▸ **Extracted entries**
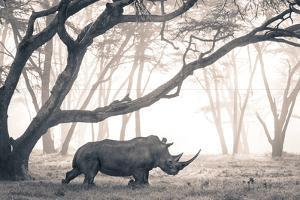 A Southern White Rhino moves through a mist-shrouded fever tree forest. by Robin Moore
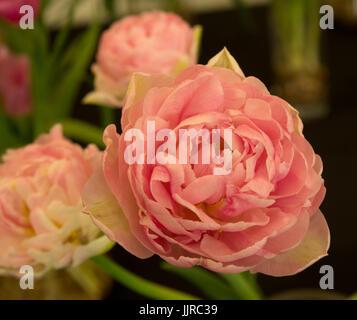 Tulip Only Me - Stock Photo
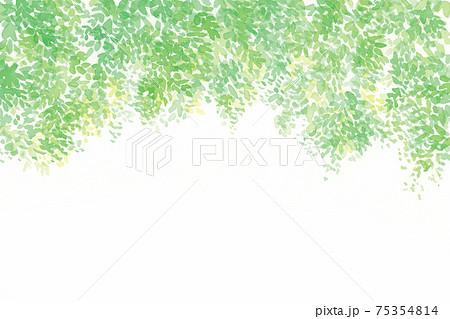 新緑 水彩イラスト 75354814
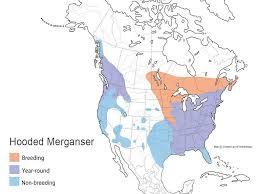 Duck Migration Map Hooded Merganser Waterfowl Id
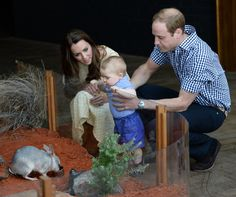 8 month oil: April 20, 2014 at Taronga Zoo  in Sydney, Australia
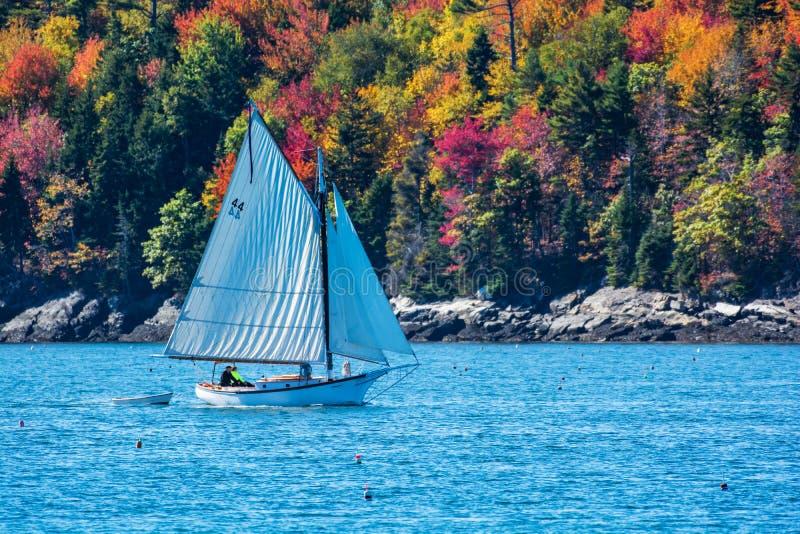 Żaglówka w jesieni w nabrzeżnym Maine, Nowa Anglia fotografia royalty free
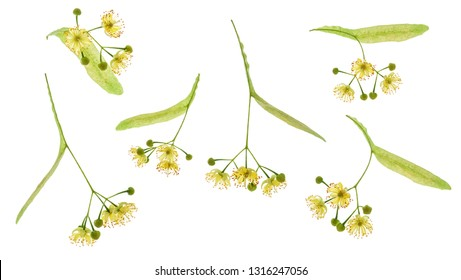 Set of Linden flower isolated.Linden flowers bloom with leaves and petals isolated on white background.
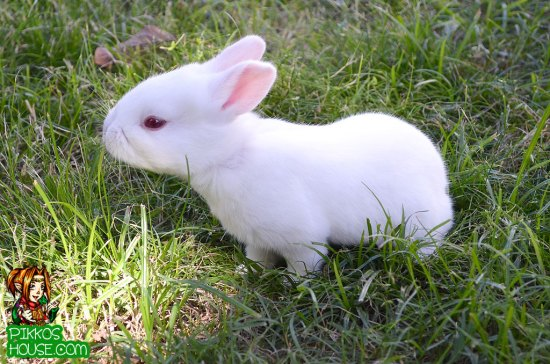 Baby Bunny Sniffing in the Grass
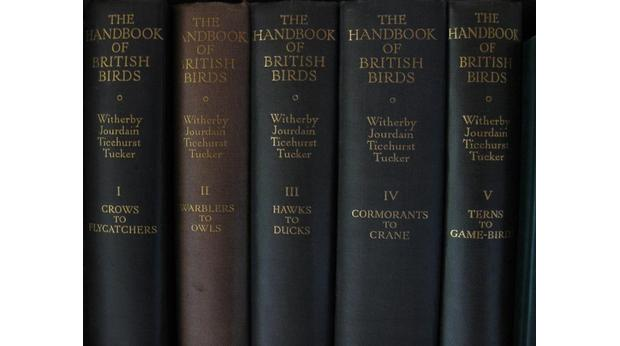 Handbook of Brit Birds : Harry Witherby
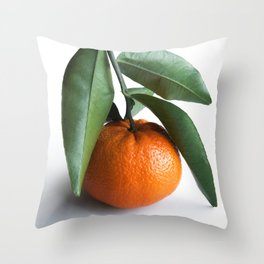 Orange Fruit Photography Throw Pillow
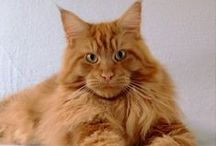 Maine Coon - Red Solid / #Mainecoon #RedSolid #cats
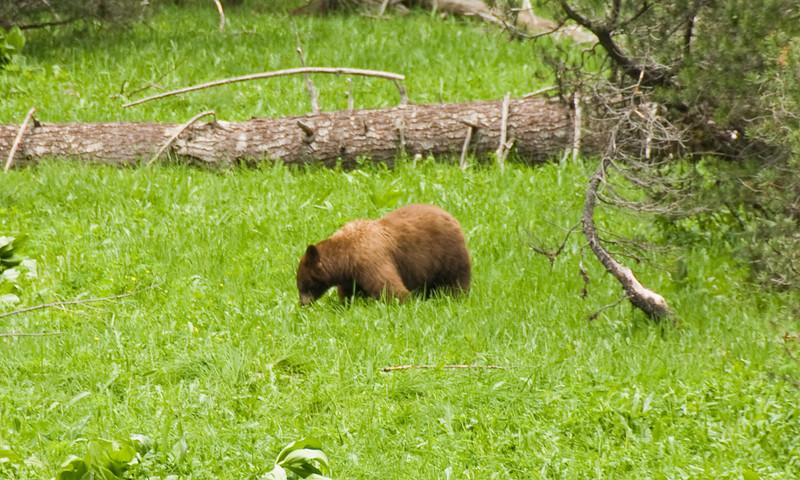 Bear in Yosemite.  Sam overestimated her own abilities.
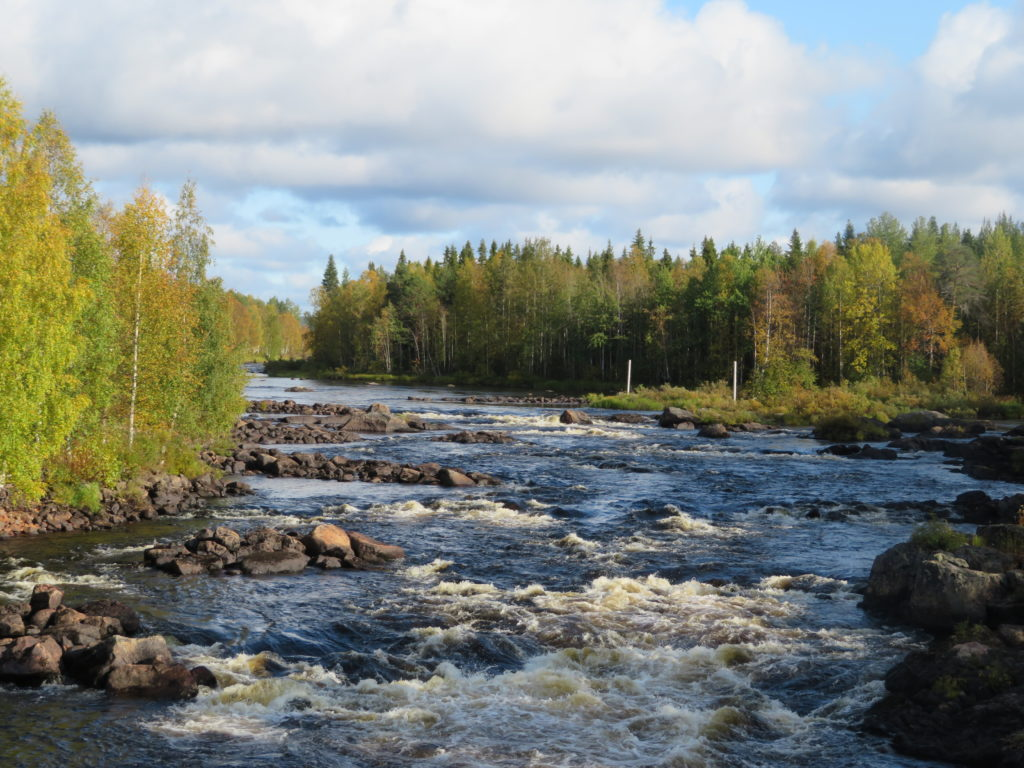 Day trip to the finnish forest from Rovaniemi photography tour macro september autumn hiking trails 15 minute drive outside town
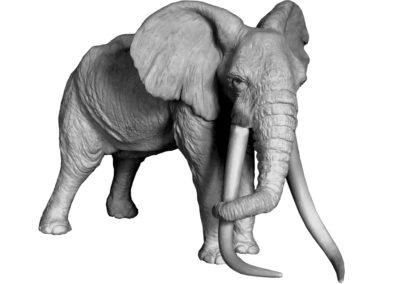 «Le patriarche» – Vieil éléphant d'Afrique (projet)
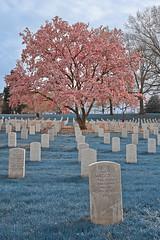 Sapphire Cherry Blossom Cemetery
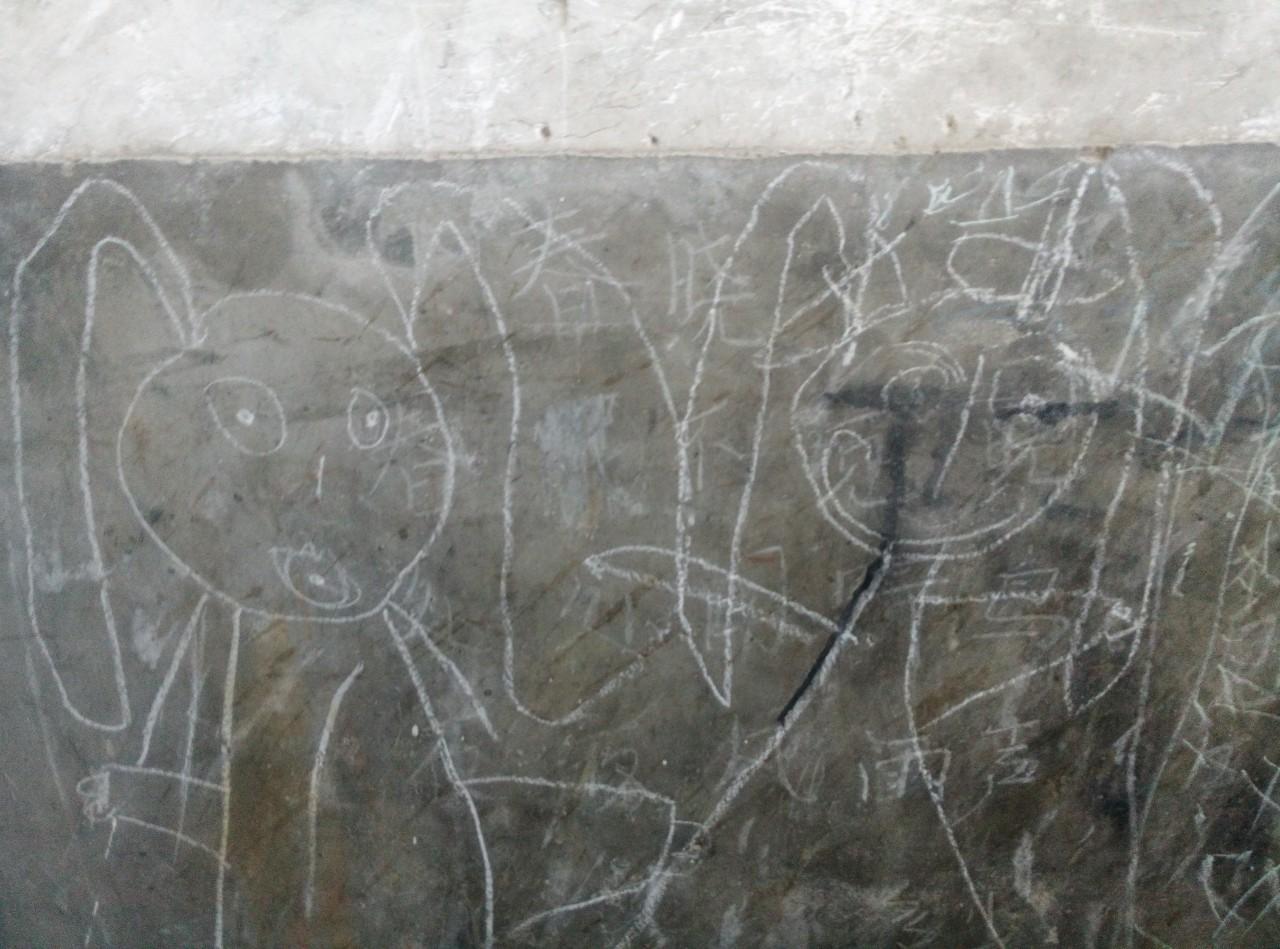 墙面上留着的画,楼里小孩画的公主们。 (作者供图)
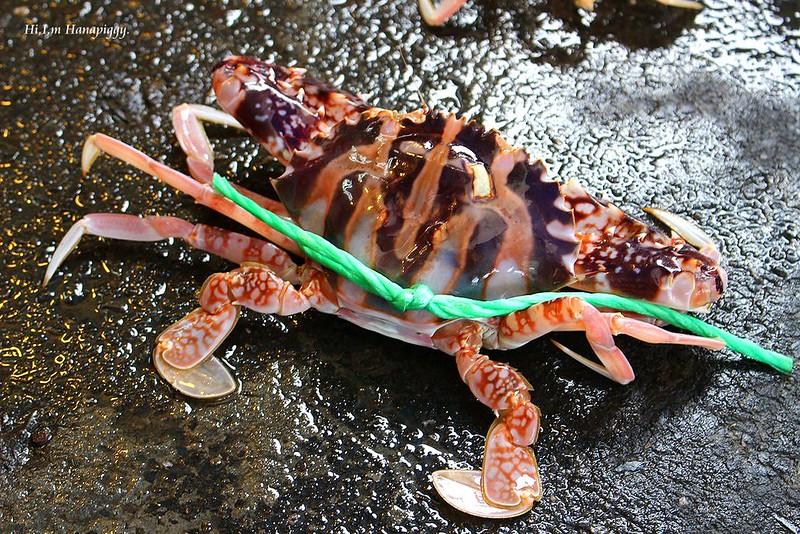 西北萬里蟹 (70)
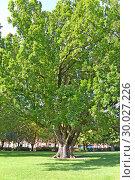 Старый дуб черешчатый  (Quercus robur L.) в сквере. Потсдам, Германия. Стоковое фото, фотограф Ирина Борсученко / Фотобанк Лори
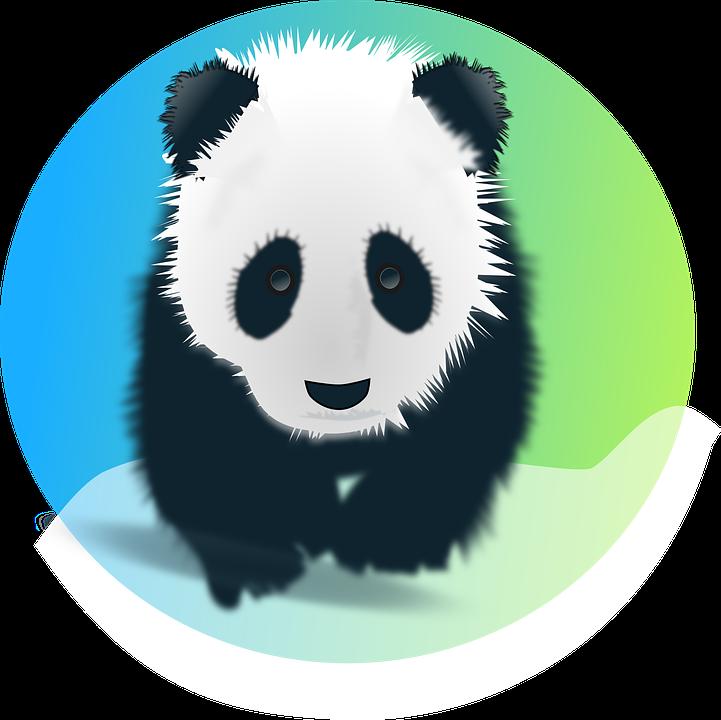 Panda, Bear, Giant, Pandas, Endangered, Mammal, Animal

▸ **About this task**
No pictures belong in the output. Restate word for word only the lines from the one containing "Duck Migration Map" to the end of the entries above.

▸ **Exercise solution**
 Duck Migration Map Hooded Merganser Waterfowl Id
 8 month oil: April 20, 2014 at Taronga Zoo  in Sydney, Australia
 Żaglówka w jesieni w nabrzeżnym Maine, Nowa Anglia fotografia royalty free
 Set of Linden flower isolated.Linden flowers bloom with leaves and petals isolated on white background.
 Baby Bunny Sniffing in the Grass
 Handbook of Brit Birds : Harry Witherby
 Orange Fruit Photography Throw Pillow
 Maine Coon - Red Solid / #Mainecoon #RedSolid #cats
 Bear in Yosemite.  Sam overestimated her own abilities.
 Day trip to the finnish forest from Rovaniemi photography tour macro september autumn hiking trails 15 minute drive outside town
 «Le patriarche» – Vieil éléphant d'Afrique (projet)
 Sapphire Cherry Blossom Cemetery
 墙面上留着的画,楼里小孩画的公主们。 (作者供图)
 西北萬里蟹 (70)
 Старый дуб черешчатый  (Quercus robur L.) в сквере. Потсдам, Германия. Стоковое фото, фотограф Ирина Борсученко / Фотобанк Лори
 Panda, Bear, Giant, Pandas, Endangered, Mammal, Animal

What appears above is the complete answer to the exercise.